A: The null hypothesis is set as "the drug has no effect" because in hypothesis testing, we aim to reject the null hypothesis. This approach requires evidence to overturn the presumption of no effect, placing the burden of proof on showing that the drug works, which is more scientifically rigorous than assuming effectiveness.
researcher conducts a hypothesis test with a t-distribution with 24 degrees of freedom and a significance level of 0.05 for a two-tailed test. Calculate the critical t-value and explain how this value would change if the sample size increased to 100.
A: The critical t-value is approximately ±2.064. If the sample size increased to 100, the degrees of freedom would increase to 99, and the critical t-value would decrease to approximately ±1.984, becoming closer to the z-value of ±1.96 as the t-distribution approaches the normal distribution with larger sample sizes.
A quality control engineer is testing the breaking strength of cables. The manufacturer claims the cables have a mean breaking strength of 500 pounds. Under what specific circumstances should the engineer use a one-tailed test instead of a two-tailed test, and which direction should the tail be? Provide statistical reasoning for your answer.
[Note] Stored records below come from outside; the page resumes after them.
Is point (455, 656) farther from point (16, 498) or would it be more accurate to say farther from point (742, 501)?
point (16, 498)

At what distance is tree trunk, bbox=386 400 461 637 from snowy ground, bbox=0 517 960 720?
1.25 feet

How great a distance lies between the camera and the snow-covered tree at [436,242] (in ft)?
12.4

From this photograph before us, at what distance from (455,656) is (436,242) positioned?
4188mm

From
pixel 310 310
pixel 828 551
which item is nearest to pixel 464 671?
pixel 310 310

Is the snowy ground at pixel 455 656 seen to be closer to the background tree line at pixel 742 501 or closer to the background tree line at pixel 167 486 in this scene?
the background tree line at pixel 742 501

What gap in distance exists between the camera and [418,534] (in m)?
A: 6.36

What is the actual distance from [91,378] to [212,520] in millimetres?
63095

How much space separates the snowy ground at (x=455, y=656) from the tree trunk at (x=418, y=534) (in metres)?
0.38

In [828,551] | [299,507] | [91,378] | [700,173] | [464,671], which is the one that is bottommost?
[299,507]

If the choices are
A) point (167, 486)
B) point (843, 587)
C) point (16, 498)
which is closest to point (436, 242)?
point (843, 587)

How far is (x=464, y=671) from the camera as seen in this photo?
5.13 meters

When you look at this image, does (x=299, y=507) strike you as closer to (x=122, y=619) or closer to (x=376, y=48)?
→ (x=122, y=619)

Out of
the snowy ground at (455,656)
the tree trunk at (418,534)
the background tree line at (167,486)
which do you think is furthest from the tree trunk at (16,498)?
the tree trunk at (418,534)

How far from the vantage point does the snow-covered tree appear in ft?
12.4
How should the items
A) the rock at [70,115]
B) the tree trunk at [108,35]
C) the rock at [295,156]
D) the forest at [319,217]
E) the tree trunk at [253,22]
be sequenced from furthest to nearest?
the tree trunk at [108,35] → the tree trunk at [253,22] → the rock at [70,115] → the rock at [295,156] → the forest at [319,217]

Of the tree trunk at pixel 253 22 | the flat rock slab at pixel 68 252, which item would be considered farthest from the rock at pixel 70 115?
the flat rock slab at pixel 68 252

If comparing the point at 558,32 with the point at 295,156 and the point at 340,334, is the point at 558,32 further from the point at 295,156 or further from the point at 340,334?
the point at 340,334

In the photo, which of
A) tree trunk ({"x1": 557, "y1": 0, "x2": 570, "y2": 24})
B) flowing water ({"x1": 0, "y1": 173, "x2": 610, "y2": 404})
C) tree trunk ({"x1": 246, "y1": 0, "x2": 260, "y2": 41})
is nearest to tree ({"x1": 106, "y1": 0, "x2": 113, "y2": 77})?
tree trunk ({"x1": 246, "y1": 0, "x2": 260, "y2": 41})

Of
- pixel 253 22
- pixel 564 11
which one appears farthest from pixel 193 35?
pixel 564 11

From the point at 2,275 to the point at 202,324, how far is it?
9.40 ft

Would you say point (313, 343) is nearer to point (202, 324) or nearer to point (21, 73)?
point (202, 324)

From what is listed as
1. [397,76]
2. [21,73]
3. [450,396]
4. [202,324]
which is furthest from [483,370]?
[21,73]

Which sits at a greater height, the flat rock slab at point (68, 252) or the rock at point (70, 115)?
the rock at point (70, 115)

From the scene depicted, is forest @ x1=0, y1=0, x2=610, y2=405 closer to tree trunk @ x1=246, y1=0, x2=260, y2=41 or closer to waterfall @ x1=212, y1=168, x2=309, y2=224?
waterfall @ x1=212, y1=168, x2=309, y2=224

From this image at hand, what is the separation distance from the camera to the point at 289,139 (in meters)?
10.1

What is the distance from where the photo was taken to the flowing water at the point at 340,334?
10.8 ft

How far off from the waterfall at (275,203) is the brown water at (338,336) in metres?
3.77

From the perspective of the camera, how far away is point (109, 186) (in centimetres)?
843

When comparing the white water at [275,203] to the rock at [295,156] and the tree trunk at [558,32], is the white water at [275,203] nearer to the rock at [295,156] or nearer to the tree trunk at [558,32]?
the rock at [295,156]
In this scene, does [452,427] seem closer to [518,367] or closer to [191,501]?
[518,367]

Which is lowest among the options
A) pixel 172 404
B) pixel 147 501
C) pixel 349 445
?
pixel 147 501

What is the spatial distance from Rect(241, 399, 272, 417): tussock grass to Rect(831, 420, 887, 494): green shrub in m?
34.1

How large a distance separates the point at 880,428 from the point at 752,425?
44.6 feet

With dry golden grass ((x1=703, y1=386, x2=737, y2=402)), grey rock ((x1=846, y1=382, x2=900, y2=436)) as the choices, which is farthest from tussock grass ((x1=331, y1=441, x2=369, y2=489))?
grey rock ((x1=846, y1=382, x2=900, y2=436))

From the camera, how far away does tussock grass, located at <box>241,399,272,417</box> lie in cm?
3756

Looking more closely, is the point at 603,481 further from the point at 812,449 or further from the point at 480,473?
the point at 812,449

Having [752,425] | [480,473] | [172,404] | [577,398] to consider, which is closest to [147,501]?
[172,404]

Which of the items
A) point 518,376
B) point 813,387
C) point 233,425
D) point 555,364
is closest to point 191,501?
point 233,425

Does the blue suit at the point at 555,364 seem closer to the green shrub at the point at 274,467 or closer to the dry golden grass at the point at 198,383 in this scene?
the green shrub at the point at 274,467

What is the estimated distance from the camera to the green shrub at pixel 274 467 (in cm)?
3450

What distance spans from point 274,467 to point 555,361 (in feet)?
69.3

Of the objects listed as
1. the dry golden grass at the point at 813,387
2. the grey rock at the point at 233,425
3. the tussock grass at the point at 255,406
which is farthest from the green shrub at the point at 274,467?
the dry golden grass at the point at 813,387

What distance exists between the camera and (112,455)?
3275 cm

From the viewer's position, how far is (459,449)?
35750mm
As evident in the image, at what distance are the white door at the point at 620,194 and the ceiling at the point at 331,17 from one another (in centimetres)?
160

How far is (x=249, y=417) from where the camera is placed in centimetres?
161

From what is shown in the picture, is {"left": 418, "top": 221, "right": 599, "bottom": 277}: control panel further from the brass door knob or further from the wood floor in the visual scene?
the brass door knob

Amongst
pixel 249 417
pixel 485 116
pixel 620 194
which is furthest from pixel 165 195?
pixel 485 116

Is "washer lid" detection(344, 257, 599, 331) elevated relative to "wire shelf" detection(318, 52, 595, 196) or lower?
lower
A: The engineer should use a one-tailed test if they're only concerned about the cables being weaker than claimed (a left-tailed test), which would be appropriate if only weaker cables pose a safety risk. Alternatively, if they're testing whether a new manufacturing process made the cables stronger, they would use a right-tailed test. The choice depends on whether the practical concern is unidirectional and established before data collection, as using a one-tailed test provides more power to detect an effect in the specified direction.
A random sample of 40 students had a mean exam score of 75 with a standard deviation of 8. Calculate the 95% confidence interval for the population mean exam score. Then explain how the interpretation of this interval would differ from a 95% prediction interval for an individual student's score.
A: The 95% confidence interval is approximately 75 ± 2.48, or [72.52, 77.48]. A confidence interval estimates where the population mean lies, while a prediction interval would be much wider because it aims to capture where an individual student's score would fall, accounting for both the uncertainty in estimating the mean and the natural variability of individual scores around that mean.
A researcher wants to compare the effectiveness of three different study methods. The t-test would not be appropriate for this analysis. Explain why, and describe what statistical test would be more appropriate, including the key assumptions that would need to be verified for that test.
A: The t-test is not appropriate because it can only compare two groups, not three. The researcher should use a one-way ANOVA (Analysis of Variance), which can compare means across multiple groups. Key assumptions for ANOVA include: (1) independent observations, (2) normal distribution of the data in each group, and (3) homogeneity of variances across groups. If these assumptions are violated, non-parametric alternatives like the Kruskal-Wallis test might be needed.